Due to a very thick ice cover about 5km from the shore and heavy ground fog, it was not possible to land where we had initially planned. No one really complained, however, because ice cruising around the island and looking for wildlife in this beautiful weather was a really wonderful way to spend the morning. And cruise we did! Along the way we saw some curious seals, blubbery walruses and, of course, the island's most famous residents - polar bears.
Source: Heritage Expeditions/KOvsyanikova
Cute creatures aside, the leisurely cruise itself provided some exceptional photo opportunities of the phenomenally beautiful day nature decided to bless us with.

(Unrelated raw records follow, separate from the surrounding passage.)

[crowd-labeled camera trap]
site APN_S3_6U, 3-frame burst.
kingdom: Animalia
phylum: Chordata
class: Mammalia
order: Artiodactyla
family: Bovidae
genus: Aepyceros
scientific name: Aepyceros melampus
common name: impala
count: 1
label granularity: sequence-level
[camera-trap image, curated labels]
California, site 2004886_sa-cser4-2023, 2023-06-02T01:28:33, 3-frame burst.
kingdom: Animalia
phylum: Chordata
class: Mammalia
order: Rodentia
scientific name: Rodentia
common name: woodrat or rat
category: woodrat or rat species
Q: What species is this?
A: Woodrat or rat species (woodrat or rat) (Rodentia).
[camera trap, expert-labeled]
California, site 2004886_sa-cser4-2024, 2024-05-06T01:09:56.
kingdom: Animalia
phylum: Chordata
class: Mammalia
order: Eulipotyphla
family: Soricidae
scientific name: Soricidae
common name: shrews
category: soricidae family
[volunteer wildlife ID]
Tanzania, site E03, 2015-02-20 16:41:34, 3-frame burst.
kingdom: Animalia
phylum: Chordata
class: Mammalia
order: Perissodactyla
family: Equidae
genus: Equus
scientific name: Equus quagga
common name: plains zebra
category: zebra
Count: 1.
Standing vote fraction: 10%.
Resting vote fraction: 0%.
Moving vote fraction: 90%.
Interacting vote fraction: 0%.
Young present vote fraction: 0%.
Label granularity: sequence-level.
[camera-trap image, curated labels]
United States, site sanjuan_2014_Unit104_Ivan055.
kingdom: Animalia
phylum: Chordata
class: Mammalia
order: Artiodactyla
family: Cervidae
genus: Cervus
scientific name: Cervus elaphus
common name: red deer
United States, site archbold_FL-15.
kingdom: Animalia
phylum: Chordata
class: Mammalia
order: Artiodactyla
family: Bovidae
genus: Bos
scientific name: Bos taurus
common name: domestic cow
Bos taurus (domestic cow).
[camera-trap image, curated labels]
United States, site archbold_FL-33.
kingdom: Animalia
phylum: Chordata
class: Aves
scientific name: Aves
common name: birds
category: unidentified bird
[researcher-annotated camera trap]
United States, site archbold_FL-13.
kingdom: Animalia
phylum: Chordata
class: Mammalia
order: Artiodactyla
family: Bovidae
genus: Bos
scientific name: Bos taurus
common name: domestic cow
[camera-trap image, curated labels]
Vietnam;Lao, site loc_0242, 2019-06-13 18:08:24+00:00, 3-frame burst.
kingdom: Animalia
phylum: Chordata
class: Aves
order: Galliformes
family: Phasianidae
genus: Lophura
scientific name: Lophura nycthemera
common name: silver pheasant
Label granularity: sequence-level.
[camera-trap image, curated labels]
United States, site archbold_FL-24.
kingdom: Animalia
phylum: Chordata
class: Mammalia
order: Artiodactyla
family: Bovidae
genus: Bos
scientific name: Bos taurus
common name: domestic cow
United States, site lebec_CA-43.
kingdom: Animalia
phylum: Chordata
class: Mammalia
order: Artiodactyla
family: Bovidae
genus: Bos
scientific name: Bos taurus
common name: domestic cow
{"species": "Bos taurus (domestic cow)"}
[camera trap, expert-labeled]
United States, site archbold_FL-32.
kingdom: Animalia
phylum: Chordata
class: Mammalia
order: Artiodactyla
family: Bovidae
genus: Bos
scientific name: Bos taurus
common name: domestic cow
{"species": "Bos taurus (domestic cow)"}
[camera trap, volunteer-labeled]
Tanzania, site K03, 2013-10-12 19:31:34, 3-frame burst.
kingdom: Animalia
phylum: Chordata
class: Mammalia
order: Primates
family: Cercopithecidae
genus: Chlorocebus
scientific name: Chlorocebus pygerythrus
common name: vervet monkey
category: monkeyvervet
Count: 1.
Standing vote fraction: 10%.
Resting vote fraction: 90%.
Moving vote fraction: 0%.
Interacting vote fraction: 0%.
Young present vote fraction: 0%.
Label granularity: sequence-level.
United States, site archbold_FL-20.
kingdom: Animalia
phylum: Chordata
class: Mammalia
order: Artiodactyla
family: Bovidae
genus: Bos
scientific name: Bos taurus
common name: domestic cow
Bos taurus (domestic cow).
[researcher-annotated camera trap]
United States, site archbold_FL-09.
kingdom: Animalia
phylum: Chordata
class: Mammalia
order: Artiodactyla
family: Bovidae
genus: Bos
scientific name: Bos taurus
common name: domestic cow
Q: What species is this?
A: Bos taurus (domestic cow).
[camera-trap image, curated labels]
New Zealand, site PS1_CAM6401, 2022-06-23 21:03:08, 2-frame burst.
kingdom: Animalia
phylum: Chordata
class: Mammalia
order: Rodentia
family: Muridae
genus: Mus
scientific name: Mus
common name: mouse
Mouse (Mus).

I could try to describe it but as the expression goes, a picture is worth a thousand words.
After lunch, the Zodiacs were ready to take us ashore at Doubtful Bay. On the way we encountered a huge group of walruses on an enormous piece of drifting ice enjoying the sunshine - much like ourselves. Although we didn't get super close to them, we got near enough to hear all the...interesting...sounds they make. They remind me of the sounds some people I know make when they really don't want to be woken up in the morning.
Park rangers were waiting for us when we arrived in our Zodiacs. We split into three groups - the hardcore trekking enthusiasts, the leisurely strollers and the ones who like to enjoy the view from the beach - and commenced our walking tour around the south side of the island. Throughout the walk we saw lots of burrows, flowers and a few birds, but the icing on the cake wasa snowy owl that let us get pretty close to it before flying off. And, of course, the landscape itself was quite stunning.
It turned out to be an extremely eventful day with some really amazing wildlife encounters and even a bit of sunburn from the deceptively strong northern sun. To be honest, I still have a hard time believing that I am where I am and am doing what I am doing. I don't think there's a word in English or in Russian to accurately describe the feelings of fascination that I get each time I step out on to the deck and see what I'm seeing.
We've all got our fingers crossed that the island and the weather will show us the same hospitality over the next two days that the expedition program has allocated to Wrangel Island.